Karl Mackey, Headteacher at St. John Fisher Voluntary Catholic Academy, Dewsbury, West Yorkshire

Abigail is passionate about maintaining support for tuition

Many schools have already stated that they will not be able to continue with tutoring after this academic year if they do not have the additional funding that’s currently provided by the National Tutoring Programme. This letter makes it clear that we as tutoring providers, and schools, firmly believe that, if funding is removed the attainment gap will continue to widen and it will be those who are already most in need of support that will be impacted most significantly.
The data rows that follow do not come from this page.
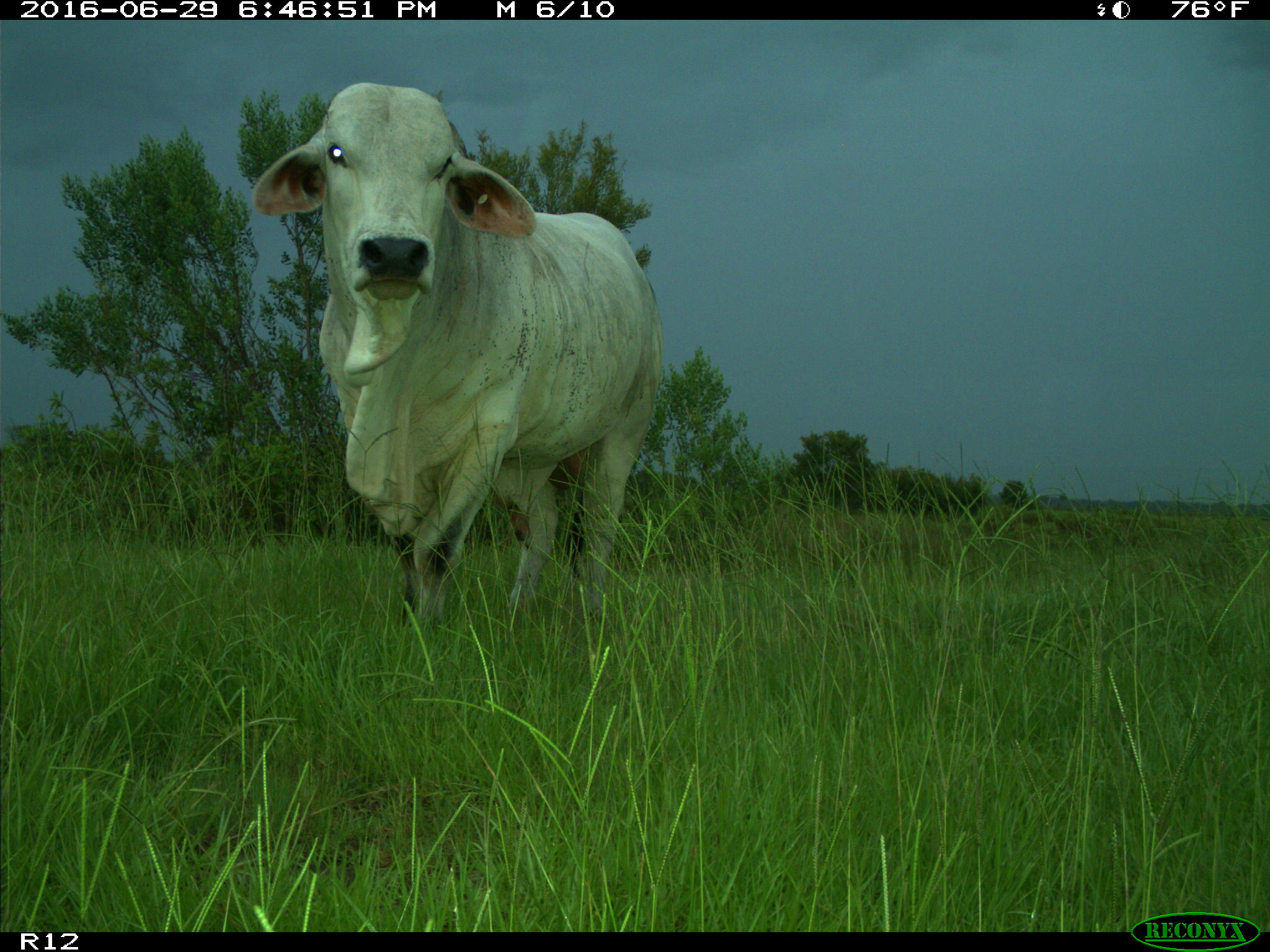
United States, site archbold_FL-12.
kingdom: Animalia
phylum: Chordata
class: Mammalia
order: Artiodactyla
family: Bovidae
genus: Bos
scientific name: Bos taurus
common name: domestic cow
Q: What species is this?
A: Bos taurus (domestic cow).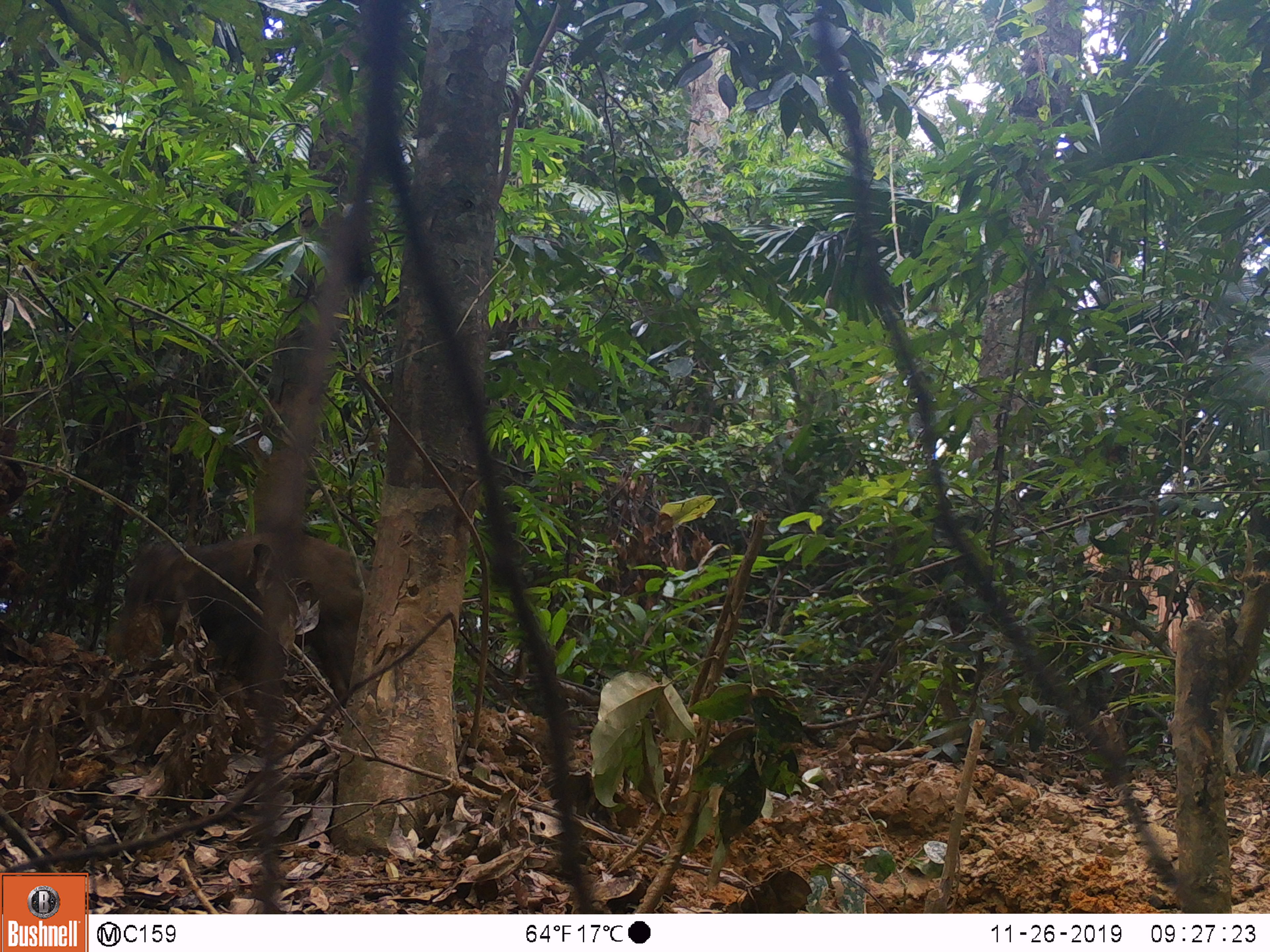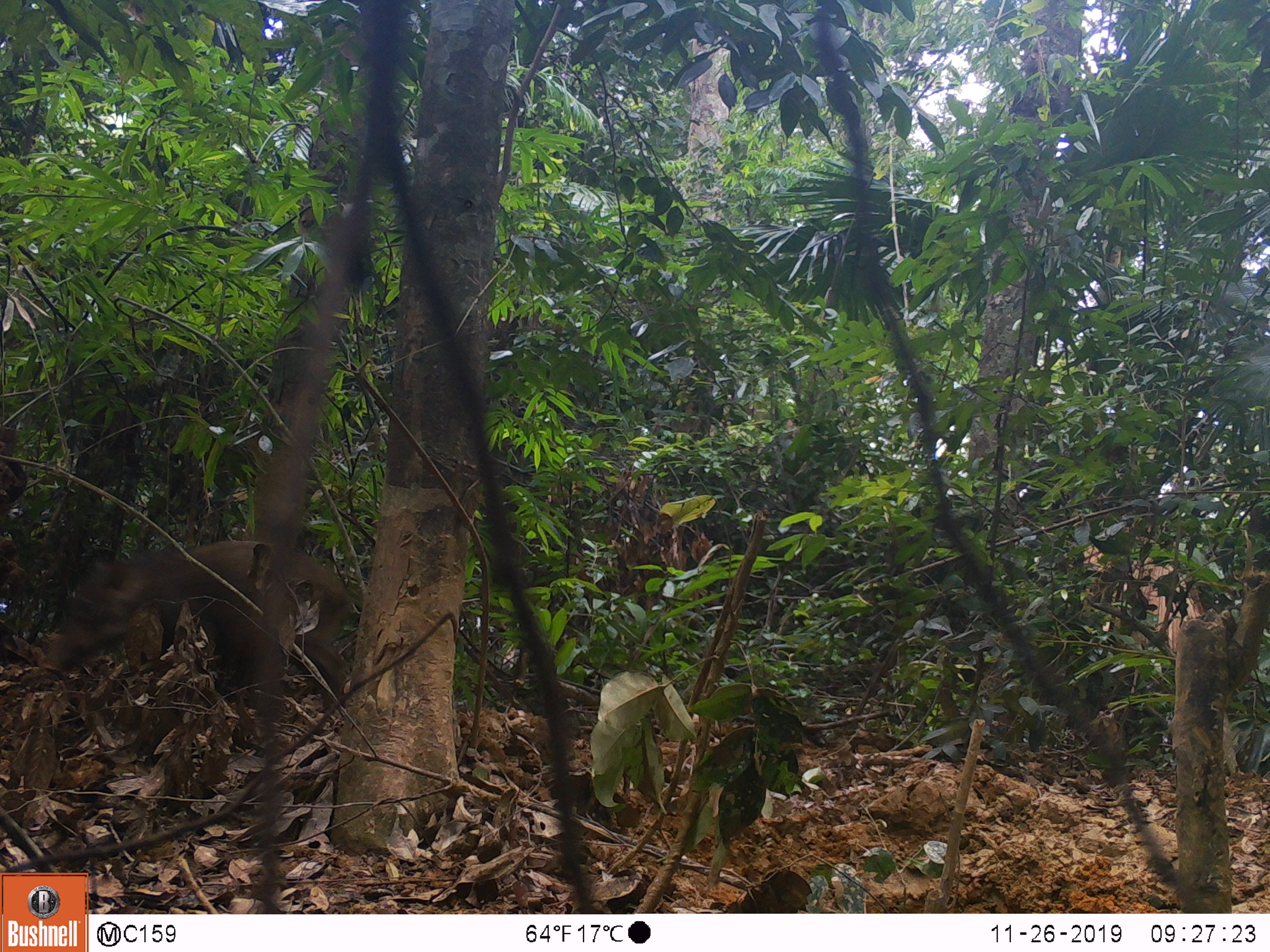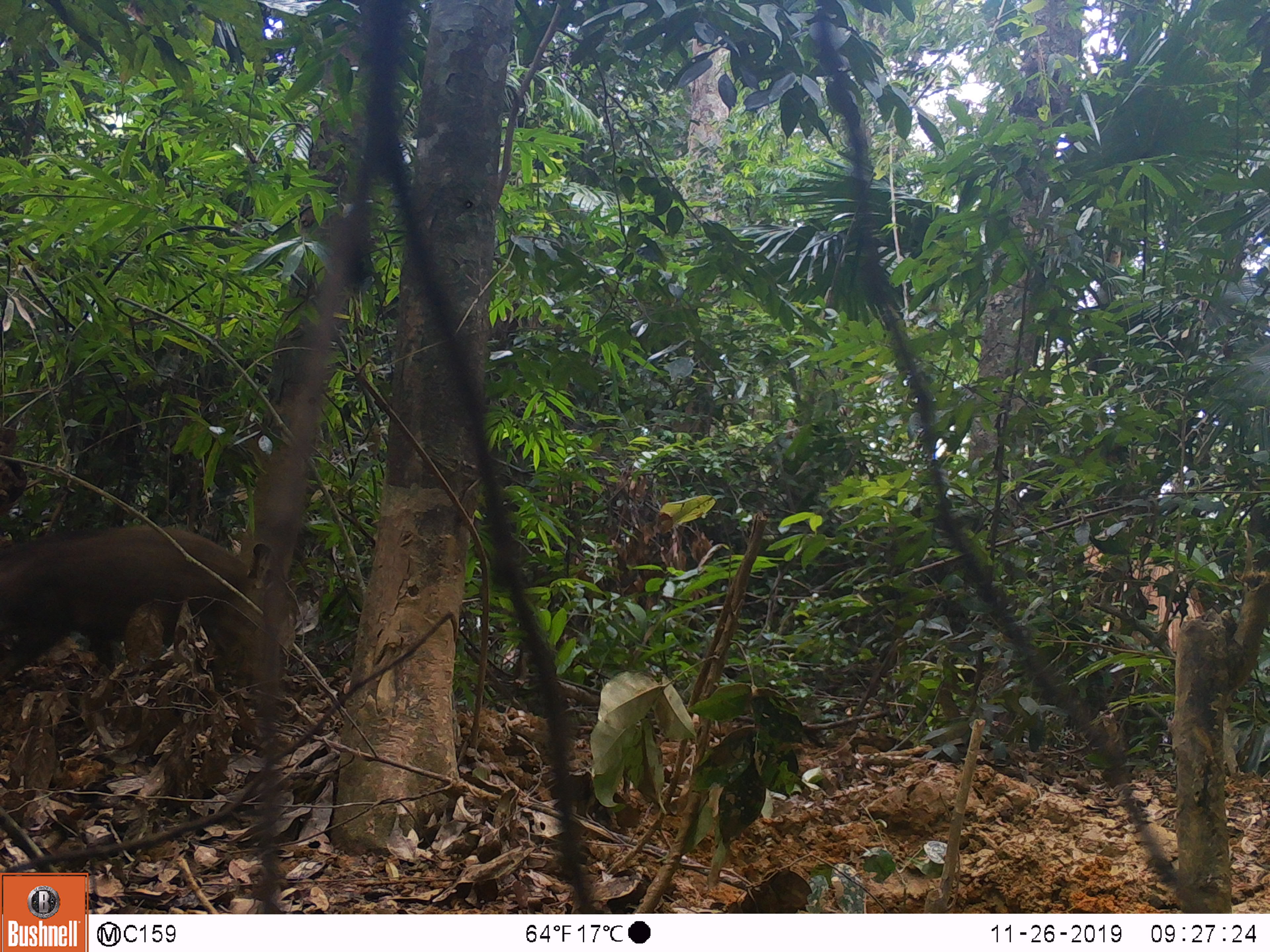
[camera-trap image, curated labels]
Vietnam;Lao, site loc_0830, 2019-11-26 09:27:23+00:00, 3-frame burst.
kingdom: Animalia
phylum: Chordata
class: Mammalia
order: Artiodactyla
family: Suidae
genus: Sus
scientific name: Sus scrofa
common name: eurasian wild pig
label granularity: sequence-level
“The after-effects of lost or disrupted learning as a result of the pandemic are still being felt by young people, particularly those in the north of England. This is why we need the government to commit to a sustainable future of accessible tutoring for all. The voice of school leaders is essential in ensuring the continued provision of additional academic support to young people who need it most."
Abigail Shapiro, Co-Founder and Executive Director

In recent years, additional tutoring funding has helped thousands of schools provide targeted academic support for hundreds of thousands of pupils - particularly those from low-income communities.  All with minimal strain on school budgets and already stretched staff workloads. 

Despite the evidence that tutoring is one of the most effective ways of raising attainment, school funding for tutoring is due to stop at the end of this academic year with the closure of the National Tutoring Programme. 

At a time when millions of children require extra support, and school budgets and staff are under huge pressure, it is essential that this funding is continued.

Our latest visit to Westminster follows the launch of our co-sponsored report, The Future of Tutoring, in July, which showed that 77% of parents who were polled support an increase in tutoring provision, 73% think that the government should pay for tutoring for pupils from low-income backgrounds and 85% said tutoring had positively impacted their child's confidence. In addition, recent research from Public First also highlights the strong economic impact of the NTP on the economy, with post-Covid tutoring contributing over £4.3 billion of economic growth.